━━ LISTED ENTRIES

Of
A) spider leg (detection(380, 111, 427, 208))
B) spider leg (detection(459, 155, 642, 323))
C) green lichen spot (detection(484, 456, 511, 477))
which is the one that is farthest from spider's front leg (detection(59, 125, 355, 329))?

━━━━

*WORK TO DO:* Copy the data above again, replacing each "lichen" with "moss" and leaving everything else the same.

*THE OUTPUT:*
Of
A) spider leg (detection(380, 111, 427, 208))
B) spider leg (detection(459, 155, 642, 323))
C) green moss spot (detection(484, 456, 511, 477))
which is the one that is farthest from spider's front leg (detection(59, 125, 355, 329))?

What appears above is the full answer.